## Python DataFrames

In [None]:
import findspark
findspark.init('/home/rich/spark/spark-2.4.3-bin-hadoop2.7')
import pandas as pd
from pyspark import SparkConf, SparkContext
from pyspark.sql import SparkSession
from pyspark.sql.types import *
import matplotlib.pyplot as plt


In [None]:
spark = SparkSession.builder.appName("PySpark SQL examples").getOrCreate()

In [None]:
sc = spark.sparkContext


# Create a list of tuples
sample_list = [('Mona',20), ('Jennifer',34), ('John',20), ('Jim',26)]

# Create a RDD from the list
rdd = sc.parallelize(sample_list)

# Create a PySpark DataFrame
names_df = spark.createDataFrame(rdd, schema=['Name', 'Age'])

# Check the type of people_df
print("The type of names_df is", type(names_df))

## Loading CSV into DataFrame

Create a PySpark DataFrame from a people.csv file that is already provided to you as a file_path and confirm the created object is a PySpark

In [None]:
file_path = './data/people.csv'

# Create an DataFrame from file_path
people_df = spark.read.csv(file_path, header=True, inferSchema=True)

# Check the type of people_df
print("The type of people_df is", type(people_df))

## Inspecting data in PySpark DataFrame

In [None]:
# Print the first 10 observations 
people_df.show(10)

# Count the number of rows 
print("There are {} rows in the people_df DataFrame.".format(people_df.count()))

# Count the number of columns and their names
print("There are {} columns in the people_df DataFrame and their names are {}".
      format(len(people_df.columns), people_df.columns))

## PySpark DataFrame subsetting and cleaning

Subset 'name', 'sex' and 'date of birth' columns from people_df DataFrame, remove any duplicate rows from that dataset and count the number of rows before and after duplicates removal step.

In [None]:
# Select name, sex and date of birth columns
people_df_sub = people_df.select('name', 'sex', 'date of birth')

# Print the first 10 observations from people_df_sub
people_df_sub.show(10)

# Remove duplicate entries from people_df_sub
people_df_sub_nodup = people_df_sub.dropDuplicates()

# Count the number of rows
print("There were {} rows before removing duplicates, and {} rows after removing duplicates".
          format(people_df_sub.count(), people_df_sub_nodup.count()))

## Filtering your DataFrame

Filter the rows in the people_df DataFrame in which 'sex' is female and male and create two different datasets. Count the number of rows in each of those datasets.

In [None]:
# Filter people_df to select females 
people_df_female = people_df.filter(people_df.sex == "female")

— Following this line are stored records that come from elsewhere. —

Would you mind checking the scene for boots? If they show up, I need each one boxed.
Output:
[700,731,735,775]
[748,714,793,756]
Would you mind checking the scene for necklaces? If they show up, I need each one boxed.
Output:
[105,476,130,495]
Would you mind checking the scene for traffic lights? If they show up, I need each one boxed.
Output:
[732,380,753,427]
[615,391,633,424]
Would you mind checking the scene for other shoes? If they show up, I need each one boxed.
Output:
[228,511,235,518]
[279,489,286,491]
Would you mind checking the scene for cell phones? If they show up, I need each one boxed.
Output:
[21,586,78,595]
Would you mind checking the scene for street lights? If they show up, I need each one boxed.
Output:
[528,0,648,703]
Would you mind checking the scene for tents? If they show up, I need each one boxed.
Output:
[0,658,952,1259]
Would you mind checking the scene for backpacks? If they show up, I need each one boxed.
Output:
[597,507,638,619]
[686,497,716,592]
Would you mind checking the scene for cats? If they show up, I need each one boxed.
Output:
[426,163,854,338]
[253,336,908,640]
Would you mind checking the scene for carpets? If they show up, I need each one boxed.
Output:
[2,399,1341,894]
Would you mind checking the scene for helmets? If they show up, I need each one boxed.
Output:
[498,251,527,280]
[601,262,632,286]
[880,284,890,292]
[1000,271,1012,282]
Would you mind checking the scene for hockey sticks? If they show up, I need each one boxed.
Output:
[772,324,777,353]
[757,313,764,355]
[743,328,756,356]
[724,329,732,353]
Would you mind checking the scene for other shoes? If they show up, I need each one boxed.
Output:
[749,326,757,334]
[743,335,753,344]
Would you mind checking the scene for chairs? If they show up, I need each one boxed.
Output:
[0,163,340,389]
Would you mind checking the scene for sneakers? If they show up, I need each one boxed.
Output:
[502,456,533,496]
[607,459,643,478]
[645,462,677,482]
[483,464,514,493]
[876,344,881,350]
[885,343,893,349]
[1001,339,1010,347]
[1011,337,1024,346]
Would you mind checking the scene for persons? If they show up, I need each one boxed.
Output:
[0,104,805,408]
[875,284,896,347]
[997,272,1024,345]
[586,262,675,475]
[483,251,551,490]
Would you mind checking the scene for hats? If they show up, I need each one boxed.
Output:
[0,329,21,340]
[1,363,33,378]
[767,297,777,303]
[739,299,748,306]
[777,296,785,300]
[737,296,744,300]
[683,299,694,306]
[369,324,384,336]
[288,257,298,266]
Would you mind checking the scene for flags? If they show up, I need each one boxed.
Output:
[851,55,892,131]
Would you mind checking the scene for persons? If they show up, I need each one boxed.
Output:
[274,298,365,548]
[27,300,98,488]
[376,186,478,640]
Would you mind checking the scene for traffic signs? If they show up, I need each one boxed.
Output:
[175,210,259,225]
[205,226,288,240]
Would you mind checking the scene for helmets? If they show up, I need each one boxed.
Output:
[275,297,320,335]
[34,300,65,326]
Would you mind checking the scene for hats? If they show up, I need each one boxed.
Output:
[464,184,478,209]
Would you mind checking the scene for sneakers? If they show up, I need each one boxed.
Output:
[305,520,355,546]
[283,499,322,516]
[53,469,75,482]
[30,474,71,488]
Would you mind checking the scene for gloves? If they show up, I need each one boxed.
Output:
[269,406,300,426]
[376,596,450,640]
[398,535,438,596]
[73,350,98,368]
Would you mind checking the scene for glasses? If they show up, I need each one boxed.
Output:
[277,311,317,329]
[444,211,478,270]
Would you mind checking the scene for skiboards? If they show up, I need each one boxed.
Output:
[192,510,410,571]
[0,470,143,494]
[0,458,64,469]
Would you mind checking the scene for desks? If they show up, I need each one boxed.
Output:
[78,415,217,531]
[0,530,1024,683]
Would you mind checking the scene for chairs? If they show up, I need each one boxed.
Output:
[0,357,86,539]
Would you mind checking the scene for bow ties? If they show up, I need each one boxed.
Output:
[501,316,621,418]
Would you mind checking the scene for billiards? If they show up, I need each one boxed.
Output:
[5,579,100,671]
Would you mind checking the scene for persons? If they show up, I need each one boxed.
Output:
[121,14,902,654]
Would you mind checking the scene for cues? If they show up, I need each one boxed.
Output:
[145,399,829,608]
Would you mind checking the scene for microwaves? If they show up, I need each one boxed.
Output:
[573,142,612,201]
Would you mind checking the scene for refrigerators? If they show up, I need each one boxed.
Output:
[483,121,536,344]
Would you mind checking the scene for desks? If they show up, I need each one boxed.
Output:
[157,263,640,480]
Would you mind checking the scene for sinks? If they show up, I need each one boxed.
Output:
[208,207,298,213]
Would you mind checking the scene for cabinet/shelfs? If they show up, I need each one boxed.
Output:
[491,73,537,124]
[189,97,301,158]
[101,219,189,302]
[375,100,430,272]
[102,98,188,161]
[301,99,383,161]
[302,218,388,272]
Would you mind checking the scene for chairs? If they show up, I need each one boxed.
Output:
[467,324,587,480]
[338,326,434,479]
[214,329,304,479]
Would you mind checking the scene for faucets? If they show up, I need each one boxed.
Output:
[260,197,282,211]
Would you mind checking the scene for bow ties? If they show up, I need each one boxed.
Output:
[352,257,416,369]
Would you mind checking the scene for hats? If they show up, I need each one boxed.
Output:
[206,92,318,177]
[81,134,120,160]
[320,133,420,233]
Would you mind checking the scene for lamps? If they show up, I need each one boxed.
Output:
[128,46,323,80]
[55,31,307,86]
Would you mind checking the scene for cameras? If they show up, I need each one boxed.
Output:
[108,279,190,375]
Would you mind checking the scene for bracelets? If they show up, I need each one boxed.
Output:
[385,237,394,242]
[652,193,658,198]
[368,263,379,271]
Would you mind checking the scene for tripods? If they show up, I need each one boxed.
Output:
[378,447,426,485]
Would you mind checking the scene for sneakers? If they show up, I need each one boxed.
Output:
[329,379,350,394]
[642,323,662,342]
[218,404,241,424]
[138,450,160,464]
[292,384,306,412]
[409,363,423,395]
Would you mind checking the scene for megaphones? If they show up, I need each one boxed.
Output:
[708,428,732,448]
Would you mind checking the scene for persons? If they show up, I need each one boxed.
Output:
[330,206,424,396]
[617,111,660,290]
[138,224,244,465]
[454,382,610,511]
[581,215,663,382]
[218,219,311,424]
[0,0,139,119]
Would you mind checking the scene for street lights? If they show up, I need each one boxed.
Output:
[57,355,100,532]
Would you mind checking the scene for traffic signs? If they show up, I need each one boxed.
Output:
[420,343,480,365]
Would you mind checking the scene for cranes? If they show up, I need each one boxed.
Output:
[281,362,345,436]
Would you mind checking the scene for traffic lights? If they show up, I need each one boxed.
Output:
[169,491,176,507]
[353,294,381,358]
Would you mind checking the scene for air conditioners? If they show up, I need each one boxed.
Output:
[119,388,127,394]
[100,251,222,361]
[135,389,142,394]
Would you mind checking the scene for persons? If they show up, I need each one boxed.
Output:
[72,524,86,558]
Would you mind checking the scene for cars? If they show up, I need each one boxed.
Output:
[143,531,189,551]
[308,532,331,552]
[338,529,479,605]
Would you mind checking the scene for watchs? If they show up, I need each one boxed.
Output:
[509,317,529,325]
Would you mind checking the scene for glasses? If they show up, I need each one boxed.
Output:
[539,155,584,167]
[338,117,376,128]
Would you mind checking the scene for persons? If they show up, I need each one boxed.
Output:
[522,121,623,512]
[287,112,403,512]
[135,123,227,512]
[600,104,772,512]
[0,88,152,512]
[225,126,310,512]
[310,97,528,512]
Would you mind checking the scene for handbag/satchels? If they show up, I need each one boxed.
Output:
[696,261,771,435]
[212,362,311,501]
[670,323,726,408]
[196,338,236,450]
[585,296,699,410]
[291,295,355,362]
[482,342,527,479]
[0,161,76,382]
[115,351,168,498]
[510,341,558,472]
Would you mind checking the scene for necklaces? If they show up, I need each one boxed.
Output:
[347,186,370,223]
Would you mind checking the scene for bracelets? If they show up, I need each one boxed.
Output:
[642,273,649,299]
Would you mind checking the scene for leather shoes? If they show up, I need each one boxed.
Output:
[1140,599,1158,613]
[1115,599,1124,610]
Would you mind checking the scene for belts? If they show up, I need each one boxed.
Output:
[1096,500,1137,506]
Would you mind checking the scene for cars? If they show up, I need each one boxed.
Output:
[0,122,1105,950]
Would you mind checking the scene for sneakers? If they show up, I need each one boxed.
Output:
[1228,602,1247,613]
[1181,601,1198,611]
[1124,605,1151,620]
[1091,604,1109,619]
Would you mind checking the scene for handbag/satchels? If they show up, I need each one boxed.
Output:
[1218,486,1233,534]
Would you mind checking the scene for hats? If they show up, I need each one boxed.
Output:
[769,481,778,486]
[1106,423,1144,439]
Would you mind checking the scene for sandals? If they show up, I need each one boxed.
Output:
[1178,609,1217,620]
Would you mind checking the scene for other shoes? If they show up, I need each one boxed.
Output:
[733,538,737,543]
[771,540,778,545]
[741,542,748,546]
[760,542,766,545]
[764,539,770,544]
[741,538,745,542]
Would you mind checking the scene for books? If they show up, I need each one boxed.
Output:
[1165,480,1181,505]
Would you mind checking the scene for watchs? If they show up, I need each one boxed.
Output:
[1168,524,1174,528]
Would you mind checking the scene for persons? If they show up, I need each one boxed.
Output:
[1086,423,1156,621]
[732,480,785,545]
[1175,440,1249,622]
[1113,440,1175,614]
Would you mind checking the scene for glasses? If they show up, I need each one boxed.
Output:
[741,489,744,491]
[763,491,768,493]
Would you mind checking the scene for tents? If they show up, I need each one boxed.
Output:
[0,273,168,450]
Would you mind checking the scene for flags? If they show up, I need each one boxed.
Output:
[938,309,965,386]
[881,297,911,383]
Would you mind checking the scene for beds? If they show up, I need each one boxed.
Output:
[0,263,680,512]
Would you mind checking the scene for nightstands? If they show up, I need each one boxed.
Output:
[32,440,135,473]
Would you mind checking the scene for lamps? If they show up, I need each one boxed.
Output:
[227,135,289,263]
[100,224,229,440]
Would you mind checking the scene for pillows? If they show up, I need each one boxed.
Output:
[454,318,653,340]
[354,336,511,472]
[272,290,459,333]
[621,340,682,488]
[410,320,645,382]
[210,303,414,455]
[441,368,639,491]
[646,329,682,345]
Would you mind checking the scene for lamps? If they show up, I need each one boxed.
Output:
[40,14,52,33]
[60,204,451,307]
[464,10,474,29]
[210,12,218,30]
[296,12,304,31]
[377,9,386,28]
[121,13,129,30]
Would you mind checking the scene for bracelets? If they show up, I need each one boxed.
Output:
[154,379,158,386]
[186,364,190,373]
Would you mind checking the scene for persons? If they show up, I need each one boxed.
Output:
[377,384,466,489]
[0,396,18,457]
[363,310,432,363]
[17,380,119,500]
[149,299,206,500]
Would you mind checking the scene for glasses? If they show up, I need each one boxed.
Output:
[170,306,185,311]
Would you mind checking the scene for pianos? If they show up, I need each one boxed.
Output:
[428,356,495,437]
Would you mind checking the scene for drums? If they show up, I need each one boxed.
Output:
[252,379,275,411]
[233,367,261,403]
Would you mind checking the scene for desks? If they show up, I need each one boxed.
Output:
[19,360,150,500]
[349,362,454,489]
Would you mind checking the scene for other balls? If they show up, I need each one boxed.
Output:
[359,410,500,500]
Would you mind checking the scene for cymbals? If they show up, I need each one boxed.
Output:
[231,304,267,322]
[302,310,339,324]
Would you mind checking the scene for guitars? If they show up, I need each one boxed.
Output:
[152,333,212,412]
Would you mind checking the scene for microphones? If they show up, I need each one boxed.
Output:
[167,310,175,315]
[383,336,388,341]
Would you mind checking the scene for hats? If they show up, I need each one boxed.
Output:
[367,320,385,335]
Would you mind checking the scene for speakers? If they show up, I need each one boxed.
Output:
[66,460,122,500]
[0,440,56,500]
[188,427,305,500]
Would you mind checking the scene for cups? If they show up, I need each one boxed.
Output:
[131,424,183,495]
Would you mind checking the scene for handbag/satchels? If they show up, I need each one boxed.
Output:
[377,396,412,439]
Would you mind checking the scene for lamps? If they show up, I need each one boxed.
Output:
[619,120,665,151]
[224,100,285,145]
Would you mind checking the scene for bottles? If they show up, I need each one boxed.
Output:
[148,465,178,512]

# Filter people_df to select males
people_df_male = people_df.filter(people_df.sex == "male")

# Count the number of rows 
print("There are {} rows in the people_df_female DataFrame and {} rows in the people_df_male DataFrame".
      format(people_df_female.count(), people_df_male.count()))

## Running SQL Queries Programmatically

Create a temporary table of the people_df DataFrame, construct a query to select the names of the people from the temporary table and assign the result to a new DataFrame.

In [None]:
# Create a temporary table "people"
people_df.createOrReplaceTempView("people")

# Construct a query to select the names of the people
query = '''SELECT name FROM people'''

# Assign the result of Spark's query to people_df_names
people_df_names = spark.sql(query)

# Print the top 10 names of the people
people_df_names.show(10)

## SQL queries for filtering Table

Use the temporary table people that you created previously and filter out the rows where the "sex" is male and female and create two DataFrames.

In [None]:
# Filter the people table to select female sex 
people_female_df = spark.sql('SELECT * FROM people WHERE sex=="female"')

# Filter the people table DataFrame to select male sex
people_male_df = spark.sql('SELECT * FROM people WHERE sex=="male"')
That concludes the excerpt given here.